Aim of the task: In the data below, turn everything from "What separation can" down to "9.66 metres" into a numbered list, one line per item, with blank lines dropped.

──────────

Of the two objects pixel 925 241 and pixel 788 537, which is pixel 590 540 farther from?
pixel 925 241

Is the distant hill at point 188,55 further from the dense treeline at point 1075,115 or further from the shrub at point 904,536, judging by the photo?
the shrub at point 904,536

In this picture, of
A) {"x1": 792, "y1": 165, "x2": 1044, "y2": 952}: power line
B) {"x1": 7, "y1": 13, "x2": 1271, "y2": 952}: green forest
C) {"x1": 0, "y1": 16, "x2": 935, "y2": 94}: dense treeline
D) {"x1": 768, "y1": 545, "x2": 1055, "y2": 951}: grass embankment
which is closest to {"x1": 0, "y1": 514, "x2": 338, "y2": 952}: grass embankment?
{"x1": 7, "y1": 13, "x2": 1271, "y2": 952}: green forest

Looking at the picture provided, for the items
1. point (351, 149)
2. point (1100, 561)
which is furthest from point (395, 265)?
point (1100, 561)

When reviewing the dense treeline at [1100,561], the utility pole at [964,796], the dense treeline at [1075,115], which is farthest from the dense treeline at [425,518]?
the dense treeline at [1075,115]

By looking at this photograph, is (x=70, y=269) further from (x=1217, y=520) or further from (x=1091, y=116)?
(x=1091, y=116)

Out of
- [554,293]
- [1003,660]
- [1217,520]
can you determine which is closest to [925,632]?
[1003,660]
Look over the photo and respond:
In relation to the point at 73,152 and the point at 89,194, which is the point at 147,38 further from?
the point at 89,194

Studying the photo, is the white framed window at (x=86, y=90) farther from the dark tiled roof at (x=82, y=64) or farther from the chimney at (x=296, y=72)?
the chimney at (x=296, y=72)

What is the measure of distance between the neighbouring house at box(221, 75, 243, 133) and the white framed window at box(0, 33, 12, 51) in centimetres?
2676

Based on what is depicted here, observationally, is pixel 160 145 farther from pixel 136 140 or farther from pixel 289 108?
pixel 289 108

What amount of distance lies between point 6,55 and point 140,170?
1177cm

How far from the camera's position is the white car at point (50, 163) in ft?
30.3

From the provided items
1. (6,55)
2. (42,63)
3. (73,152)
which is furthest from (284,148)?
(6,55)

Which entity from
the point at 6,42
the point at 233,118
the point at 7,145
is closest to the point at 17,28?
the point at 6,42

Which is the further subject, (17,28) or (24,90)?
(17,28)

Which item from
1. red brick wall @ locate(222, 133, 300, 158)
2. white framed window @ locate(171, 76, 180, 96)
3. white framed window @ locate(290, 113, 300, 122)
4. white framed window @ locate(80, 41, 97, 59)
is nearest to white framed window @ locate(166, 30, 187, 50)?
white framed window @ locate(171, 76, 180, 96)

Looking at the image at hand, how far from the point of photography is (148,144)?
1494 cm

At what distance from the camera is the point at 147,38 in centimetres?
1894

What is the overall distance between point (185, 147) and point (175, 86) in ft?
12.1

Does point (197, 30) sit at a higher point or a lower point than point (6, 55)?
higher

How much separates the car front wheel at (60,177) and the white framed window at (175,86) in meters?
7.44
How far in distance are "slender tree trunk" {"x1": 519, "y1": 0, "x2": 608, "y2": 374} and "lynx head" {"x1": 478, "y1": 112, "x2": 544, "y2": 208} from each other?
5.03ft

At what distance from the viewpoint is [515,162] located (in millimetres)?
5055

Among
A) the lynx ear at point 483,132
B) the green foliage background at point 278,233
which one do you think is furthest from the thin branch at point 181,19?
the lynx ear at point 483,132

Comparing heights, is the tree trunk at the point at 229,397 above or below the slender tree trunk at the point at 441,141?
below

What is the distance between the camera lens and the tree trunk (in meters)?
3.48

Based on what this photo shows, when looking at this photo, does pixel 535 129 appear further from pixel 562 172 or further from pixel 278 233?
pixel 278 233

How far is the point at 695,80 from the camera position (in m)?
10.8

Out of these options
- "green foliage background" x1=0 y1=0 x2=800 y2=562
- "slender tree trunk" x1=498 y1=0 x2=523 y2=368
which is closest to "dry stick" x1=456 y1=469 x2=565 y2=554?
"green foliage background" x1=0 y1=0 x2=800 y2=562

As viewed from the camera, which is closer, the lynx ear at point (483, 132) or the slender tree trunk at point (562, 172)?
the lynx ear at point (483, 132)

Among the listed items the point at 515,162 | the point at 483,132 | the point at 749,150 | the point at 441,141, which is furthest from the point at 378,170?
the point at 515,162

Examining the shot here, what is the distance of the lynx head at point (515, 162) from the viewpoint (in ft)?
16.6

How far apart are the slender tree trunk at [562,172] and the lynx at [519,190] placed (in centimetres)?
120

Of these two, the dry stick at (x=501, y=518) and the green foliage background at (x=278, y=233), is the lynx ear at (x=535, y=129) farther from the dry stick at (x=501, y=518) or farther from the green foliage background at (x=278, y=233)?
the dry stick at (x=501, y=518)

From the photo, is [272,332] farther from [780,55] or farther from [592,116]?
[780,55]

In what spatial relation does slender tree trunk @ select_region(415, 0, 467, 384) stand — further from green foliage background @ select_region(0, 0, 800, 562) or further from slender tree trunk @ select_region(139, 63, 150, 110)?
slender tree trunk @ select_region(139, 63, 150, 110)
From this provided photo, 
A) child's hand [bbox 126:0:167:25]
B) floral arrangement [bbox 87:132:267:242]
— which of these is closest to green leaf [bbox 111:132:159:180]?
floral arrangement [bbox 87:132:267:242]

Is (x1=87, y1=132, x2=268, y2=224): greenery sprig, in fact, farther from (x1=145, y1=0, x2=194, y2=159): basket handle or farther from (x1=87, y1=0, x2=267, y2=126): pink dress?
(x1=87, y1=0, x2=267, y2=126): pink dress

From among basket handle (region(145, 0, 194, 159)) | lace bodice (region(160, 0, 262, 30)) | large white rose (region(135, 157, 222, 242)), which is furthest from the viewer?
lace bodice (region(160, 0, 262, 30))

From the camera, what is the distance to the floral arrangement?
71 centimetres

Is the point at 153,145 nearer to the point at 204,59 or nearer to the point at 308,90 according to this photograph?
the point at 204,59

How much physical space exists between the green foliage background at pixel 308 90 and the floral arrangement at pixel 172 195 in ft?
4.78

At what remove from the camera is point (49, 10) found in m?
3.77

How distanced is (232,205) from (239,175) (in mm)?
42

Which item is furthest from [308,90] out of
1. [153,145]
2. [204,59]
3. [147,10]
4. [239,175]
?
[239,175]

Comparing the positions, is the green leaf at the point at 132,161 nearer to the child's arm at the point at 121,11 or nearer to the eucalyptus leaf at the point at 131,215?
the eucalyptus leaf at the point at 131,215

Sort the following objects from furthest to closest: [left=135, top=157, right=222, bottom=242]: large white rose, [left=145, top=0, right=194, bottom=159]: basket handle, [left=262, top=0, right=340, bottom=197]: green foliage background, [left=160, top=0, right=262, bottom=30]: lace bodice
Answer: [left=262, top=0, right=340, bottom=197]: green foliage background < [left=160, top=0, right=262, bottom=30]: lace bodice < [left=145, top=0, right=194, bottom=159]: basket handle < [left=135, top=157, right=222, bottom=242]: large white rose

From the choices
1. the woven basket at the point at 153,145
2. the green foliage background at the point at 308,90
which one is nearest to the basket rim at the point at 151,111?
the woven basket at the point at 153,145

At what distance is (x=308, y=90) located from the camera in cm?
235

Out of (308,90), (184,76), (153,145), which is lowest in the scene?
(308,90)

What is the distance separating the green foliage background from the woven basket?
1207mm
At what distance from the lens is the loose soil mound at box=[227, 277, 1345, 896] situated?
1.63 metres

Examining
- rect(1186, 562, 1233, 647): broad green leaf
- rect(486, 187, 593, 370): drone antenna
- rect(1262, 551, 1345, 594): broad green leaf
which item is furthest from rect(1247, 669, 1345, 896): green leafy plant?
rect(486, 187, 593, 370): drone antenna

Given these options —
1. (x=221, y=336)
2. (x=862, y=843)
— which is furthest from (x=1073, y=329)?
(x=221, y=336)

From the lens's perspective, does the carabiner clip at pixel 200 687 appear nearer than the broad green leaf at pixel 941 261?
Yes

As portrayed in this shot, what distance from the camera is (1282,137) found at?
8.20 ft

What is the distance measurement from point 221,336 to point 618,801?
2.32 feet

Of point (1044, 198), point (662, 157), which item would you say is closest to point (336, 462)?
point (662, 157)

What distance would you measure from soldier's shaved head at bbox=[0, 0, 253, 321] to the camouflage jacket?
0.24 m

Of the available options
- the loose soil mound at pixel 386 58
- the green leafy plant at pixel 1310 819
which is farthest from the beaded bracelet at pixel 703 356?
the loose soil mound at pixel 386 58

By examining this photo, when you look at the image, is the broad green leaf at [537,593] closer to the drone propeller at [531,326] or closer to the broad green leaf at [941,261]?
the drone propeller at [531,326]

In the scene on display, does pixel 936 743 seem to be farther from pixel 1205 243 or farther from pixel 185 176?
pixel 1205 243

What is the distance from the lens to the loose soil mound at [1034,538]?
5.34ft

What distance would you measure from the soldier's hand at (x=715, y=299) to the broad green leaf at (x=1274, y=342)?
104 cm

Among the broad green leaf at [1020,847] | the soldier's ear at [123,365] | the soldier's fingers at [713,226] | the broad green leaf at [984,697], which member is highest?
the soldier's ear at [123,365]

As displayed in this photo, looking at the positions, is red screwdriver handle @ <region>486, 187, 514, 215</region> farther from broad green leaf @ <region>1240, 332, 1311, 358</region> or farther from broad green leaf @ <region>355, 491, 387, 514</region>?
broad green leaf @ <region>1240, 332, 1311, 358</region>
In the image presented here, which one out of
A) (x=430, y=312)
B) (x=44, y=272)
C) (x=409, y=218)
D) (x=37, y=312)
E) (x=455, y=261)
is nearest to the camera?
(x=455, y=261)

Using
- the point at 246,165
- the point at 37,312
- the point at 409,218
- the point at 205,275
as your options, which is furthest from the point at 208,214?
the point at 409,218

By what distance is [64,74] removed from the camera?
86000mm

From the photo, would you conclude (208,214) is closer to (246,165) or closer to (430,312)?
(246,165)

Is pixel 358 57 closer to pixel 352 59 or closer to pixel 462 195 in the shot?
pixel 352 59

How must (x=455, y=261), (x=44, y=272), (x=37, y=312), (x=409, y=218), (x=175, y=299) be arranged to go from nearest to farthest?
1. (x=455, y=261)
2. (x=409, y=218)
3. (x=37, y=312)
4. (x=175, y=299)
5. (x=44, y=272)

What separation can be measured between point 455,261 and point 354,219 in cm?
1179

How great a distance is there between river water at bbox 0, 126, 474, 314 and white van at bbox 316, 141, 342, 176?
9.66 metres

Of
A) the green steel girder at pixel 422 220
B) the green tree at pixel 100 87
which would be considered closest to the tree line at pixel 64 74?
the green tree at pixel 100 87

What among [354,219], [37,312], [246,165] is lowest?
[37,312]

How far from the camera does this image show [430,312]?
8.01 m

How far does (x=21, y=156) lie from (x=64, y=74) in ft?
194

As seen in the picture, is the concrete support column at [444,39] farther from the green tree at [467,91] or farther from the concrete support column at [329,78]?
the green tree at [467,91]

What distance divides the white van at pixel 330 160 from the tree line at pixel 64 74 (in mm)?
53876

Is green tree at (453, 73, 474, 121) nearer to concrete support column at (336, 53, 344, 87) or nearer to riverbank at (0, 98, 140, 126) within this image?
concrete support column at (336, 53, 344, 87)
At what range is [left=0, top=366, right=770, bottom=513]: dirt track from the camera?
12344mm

──────────

Complete output:
1. What separation can be measured between point 455,261 and point 354,219 in cm?
2. 1179
3. How great a distance is there between river water at bbox 0, 126, 474, 314 and white van at bbox 316, 141, 342, 176?
4. 9.66 metres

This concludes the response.